Need/Background: Insomnia is currently the most prevalent sleep disorder. Approximately 20% of adults examined in a general medical setting experience severe and persistent insomnia. While multiple alternative and FDA-approved pharmacological treatments are available for the treatment of insomnia, the majority of treatments evidence off-label prescription use: the antidepressant trazodone is reportedly the most frequently prescribed drug for insomnia, and accounts for approximately 20% of the insomnia market total prescription share. However, concern over the safety and inappropriateness of such non FDA-approved prescriptions warrants further investigation into physician prescribing patterns.
Objective: Our goal is to identify prescribing patterns for insomnia treatment in US outpatient settings, with a particular emphasis on physician and patient sociodemographics.
Methods and Analysis: This project proposes a secondary data analysis using a nationally representative database. Data will be extracted from the newly released National Ambulatory Medical Care Survey (NAMCS) from the US Department of Health and Human Services.
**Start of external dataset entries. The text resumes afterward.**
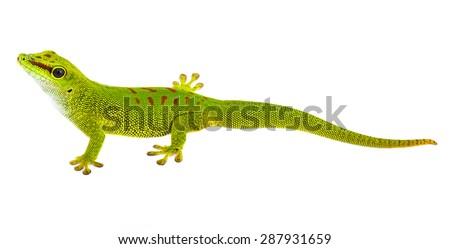 Phelsuma madagascariensis - gecko isolated on white - stock photo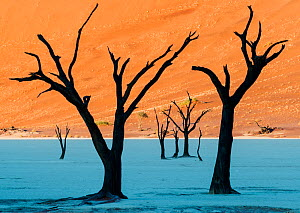 Dead Vlei, with dessicated 900 year old trees standing in the salt pan surrounded by towering red sand dunes. Namib-Naukluft National Park, Namibia. June 2013. - Jack Dykinga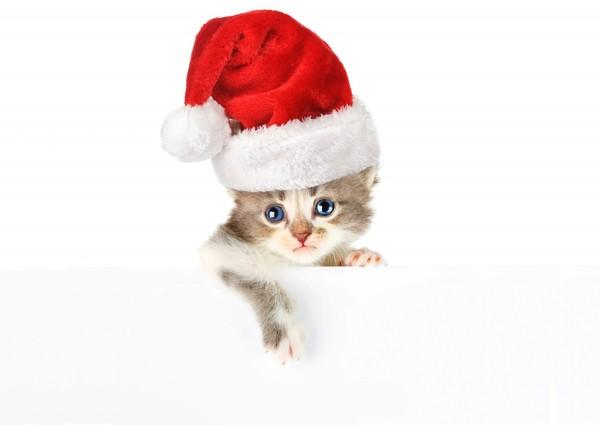 chatons-chats-cat-gato-Katze-katter-kettir-cait-wallpaper-wp5201391
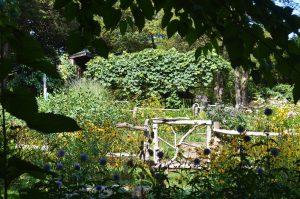Gate in Long Hill garden - Beverly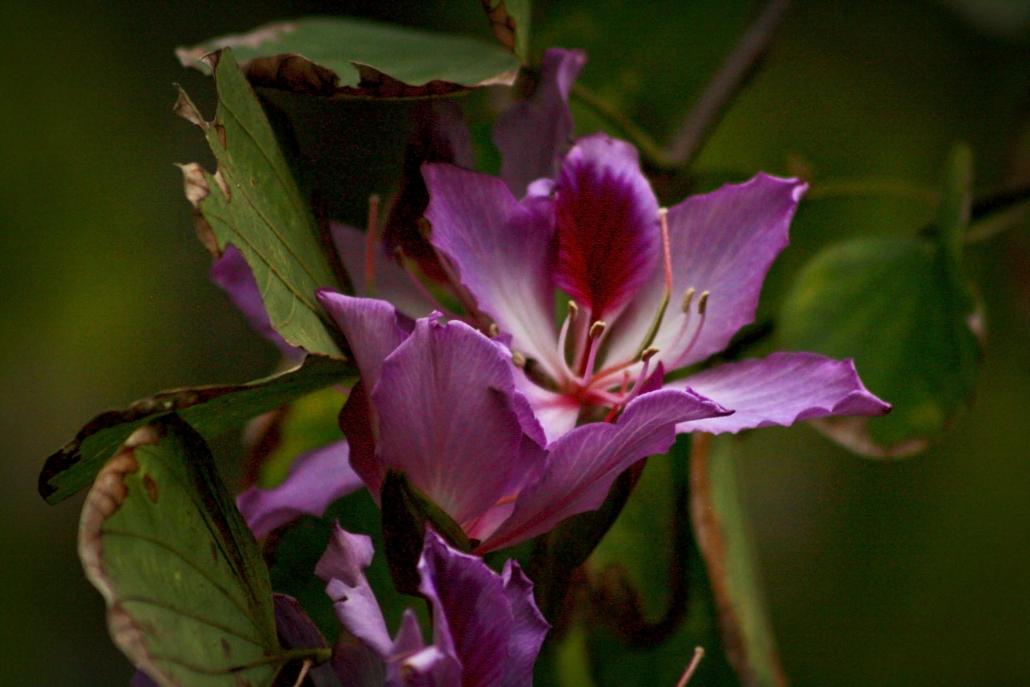 Flower Purple Trees Nature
Inclusion criteria for insomnia drugs will be established according to the most recent American Insomnia Association reports regarding insomnia drug treatment. Population-based descriptive analyses will be used to estimate the national weighted frequencies of selected insomnia drug prescriptions. Eisenbergís sociologic theory will be adopted to identify potential predictor variables (e.g., age, race, gender, physician specialty, office setting, office ownership, insurance coverage, metropolitan residence). We will further construct a weighted logistic regression model to estimate the odds and marginal probabilities of covariates that may have statistically significant contributions toward predicting insomnia prescribing patterns.
Significance of study and expected results: This study expands upon existing literature by applying a specified measure of insomnia to a national, population-based sample. Our focus on insomnia prescriptions and their associated physician characteristics and patient demographics will provide much-needed insight into the nature of pharmacological insomnia treatment and regulatory policies regarding the pharmacological treatment of insomnia.